■ Task brief
Put the part of the records that opens with the line containing "How far from the camera would" and closes with the line containing "565 centimetres" into a Markdown table with the columns Row and Line. Skip blank lines and include both end lines.

Dataset items:
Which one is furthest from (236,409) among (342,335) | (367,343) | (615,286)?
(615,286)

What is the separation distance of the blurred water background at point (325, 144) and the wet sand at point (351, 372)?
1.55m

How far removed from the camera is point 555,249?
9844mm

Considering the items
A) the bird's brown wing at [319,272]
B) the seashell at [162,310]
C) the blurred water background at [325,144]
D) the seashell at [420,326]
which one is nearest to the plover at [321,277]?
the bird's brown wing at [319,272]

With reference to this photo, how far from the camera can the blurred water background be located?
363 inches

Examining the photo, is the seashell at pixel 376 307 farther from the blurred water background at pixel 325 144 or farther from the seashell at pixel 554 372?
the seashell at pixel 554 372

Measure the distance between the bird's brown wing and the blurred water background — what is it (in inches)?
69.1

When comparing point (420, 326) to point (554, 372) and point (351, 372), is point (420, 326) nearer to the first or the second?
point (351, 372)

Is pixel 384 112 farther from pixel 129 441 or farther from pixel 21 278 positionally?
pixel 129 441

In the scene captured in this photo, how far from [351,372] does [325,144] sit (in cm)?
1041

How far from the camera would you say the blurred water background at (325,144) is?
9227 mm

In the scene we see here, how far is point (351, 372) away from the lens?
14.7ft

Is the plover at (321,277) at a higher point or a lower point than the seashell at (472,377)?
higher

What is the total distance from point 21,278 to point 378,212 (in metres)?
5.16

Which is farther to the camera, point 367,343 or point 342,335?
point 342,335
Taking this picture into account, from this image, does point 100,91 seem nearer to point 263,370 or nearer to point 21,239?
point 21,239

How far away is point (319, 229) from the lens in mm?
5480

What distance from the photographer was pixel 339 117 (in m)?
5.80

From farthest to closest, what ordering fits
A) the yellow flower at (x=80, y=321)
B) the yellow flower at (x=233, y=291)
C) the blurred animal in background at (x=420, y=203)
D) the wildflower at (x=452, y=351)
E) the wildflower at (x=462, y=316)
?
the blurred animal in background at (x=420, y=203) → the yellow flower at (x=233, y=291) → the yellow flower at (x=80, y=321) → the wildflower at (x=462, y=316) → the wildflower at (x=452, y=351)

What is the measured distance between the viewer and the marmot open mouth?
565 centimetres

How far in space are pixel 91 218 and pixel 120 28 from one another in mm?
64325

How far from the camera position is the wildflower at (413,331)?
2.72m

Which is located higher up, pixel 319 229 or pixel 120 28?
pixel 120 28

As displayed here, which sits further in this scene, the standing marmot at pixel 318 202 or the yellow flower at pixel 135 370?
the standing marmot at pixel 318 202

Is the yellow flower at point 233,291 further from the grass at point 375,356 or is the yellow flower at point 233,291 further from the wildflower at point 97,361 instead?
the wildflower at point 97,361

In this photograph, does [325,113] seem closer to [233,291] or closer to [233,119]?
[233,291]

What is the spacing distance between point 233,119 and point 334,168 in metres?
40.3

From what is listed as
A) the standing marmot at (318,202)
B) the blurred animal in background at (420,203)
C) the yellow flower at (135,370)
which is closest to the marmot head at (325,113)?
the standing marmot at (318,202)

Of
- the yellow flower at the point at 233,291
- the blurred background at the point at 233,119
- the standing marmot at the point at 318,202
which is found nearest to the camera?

■ Reply
| Row | Line |
|---|---|
| 1 | How far from the camera would you say the blurred water background at (325,144) is? |
| 2 | 9227 mm |
| 3 | In the scene we see here, how far is point (351, 372) away from the lens? |
| 4 | 14.7ft |
| 5 | Is the plover at (321,277) at a higher point or a lower point than the seashell at (472,377)? |
| 6 | higher |
| 7 | What is the total distance from point 21,278 to point 378,212 (in metres)? |
| 8 | 5.16 |
| 9 | Which is farther to the camera, point 367,343 or point 342,335? |
| 10 | point 342,335 |
| 11 | Taking this picture into account, from this image, does point 100,91 seem nearer to point 263,370 or nearer to point 21,239? |
| 12 | point 21,239 |
| 13 | How far away is point (319, 229) from the lens in mm? |
| 14 | 5480 |
| 15 | What distance from the photographer was pixel 339 117 (in m)? |
| 16 | 5.80 |
| 17 | From farthest to closest, what ordering fits |
| 18 | A) the yellow flower at (x=80, y=321) |
| 19 | B) the yellow flower at (x=233, y=291) |
| 20 | C) the blurred animal in background at (x=420, y=203) |
| 21 | D) the wildflower at (x=452, y=351) |
| 22 | E) the wildflower at (x=462, y=316) |
| 23 | ? |
| 24 | the blurred animal in background at (x=420, y=203) → the yellow flower at (x=233, y=291) → the yellow flower at (x=80, y=321) → the wildflower at (x=462, y=316) → the wildflower at (x=452, y=351) |
| 25 | What is the measured distance between the viewer and the marmot open mouth? |
| 26 | 565 centimetres |